▶ [DESCRIPTION OF THE TASK]:
Take the entries below and write them out exactly, with each picture removed.

▶ [MATERIALS PROVIDED]:
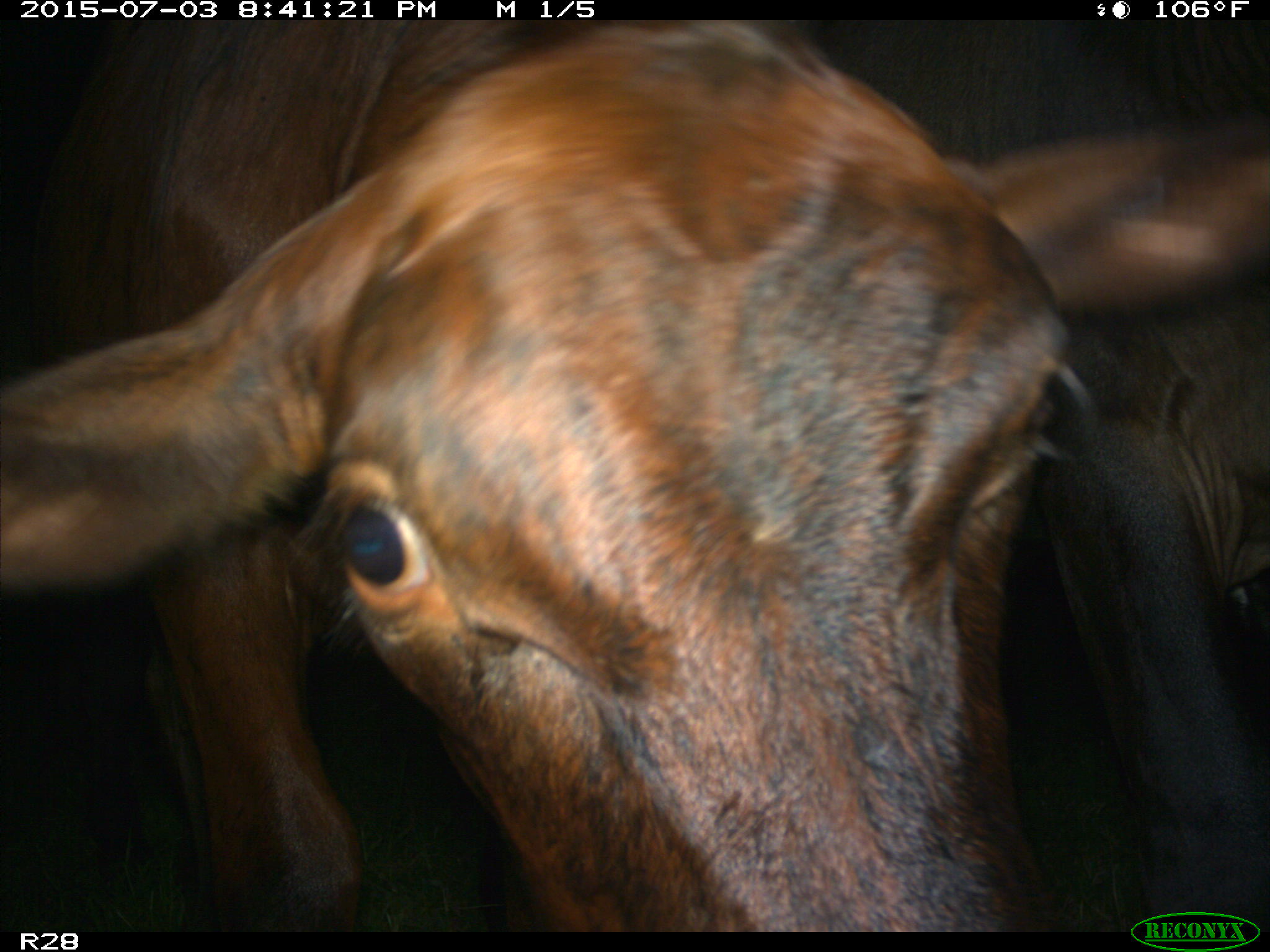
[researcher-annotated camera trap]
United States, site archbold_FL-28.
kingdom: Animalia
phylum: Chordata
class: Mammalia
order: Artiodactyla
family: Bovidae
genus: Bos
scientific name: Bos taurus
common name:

▶ [RESPONSE]:
[researcher-annotated camera trap]
United States, site archbold_FL-28.
kingdom: Animalia
phylum: Chordata
class: Mammalia
order: Artiodactyla
family: Bovidae
genus: Bos
scientific name: Bos taurus
common name:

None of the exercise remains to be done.